Blair made a contemptuous distinction between “decision-makers” like himself – who might take a country to war because they were able to think ahead, to “grip” and “drill down” into the situation, as his biography constantly puts it – and mere “commentators”. In A Journey, Blair writes how when he heard about 9/11, he felt “eerily calm despite being naturally horrified at the devastation…Unchecked and unchallenged, this could threaten our way of life to its fundamentals. There was no other course; no other option; no alternative path. It was war.”

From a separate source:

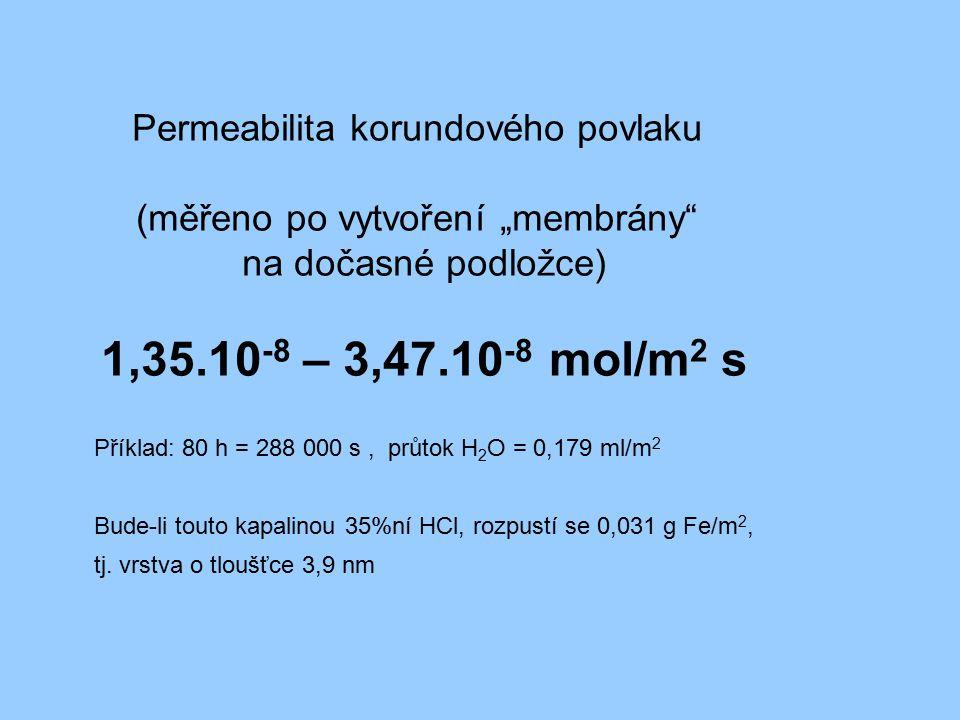 """Permeabilita korundového povlaku (měřeno po vytvoření """"membrány"""" na dočasné podložce) 1,35.10 -8 – 3,47.10 -8 mol/m 2 s Příklad: 80 h = 288 000 s, prů"""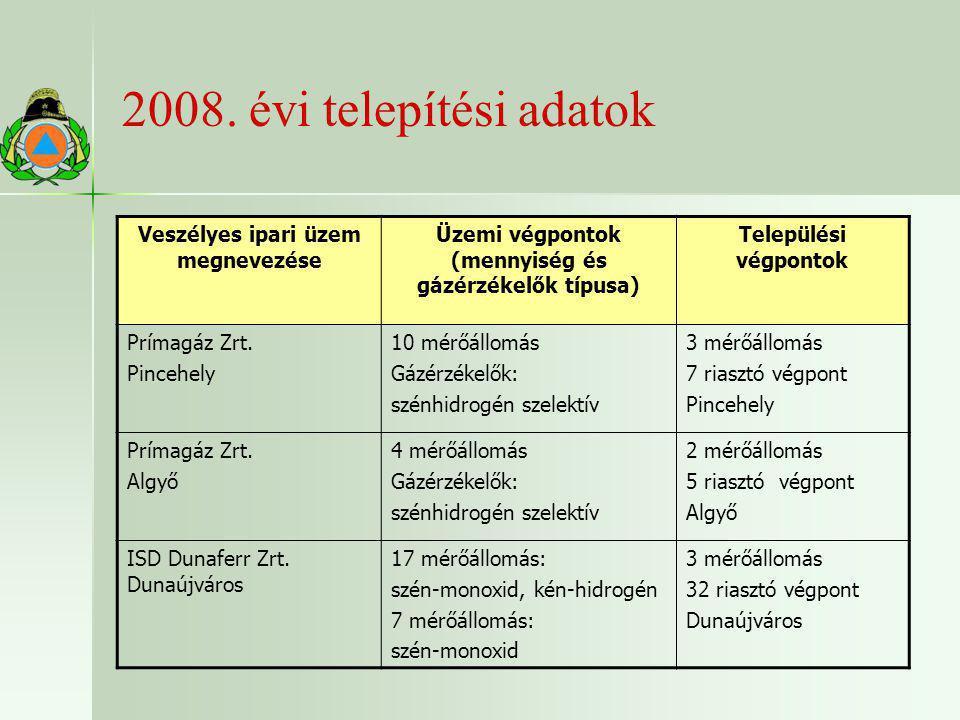 2008. évi telepítési adatok Veszélyes ipari üzem megnevezése Üzemi végpontok (mennyiség és gázérzékelők típusa) Települési végpontok Prímagáz Zrt. Pin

“I’ll be with you, whatever”, goes the now infamous line from a 2002 Blair-Bush memo in the Chilcot report. Some of those accursed “commentators” have been saying in the last few days that it’s exactly this style of melodramatic, buddy-buddy leadership – melodramatic, buddy-buddy, engorged with its own “decisiveness” – that we must really put behind us with this report.

Gentle Sir John Chilcot – making it perfectly clear that Britain’s participation in the Iraq War “was not the last resort” available in the circumstances, that the legal case for war “was far from satisfactory”, that the evidence for WMDs was “presented with a certainty that was not justified” – has struck a blow for sweet procedure, due diligence and collegial wisdom.

This didn’t have to be Blair’s legacy. The policy questions that the Blairites grappled with are questions that also (should) sit on Nicola Sturgeon’s desk in Bute House. How to build consensus for a good society among complex modern people, under demanding and dynamic global and technological conditions?

Well, how do we?

But as Blair returns to his lucrative client-list of “deciders” – including tyrants, plutocrats, monarchs and arms-dealers – we should look at his ravaged mask, listen to his deathly croak, recoil at his continuing arrogance, and call it as we see it. Tony Blair was dangerous. And we are well rid of him.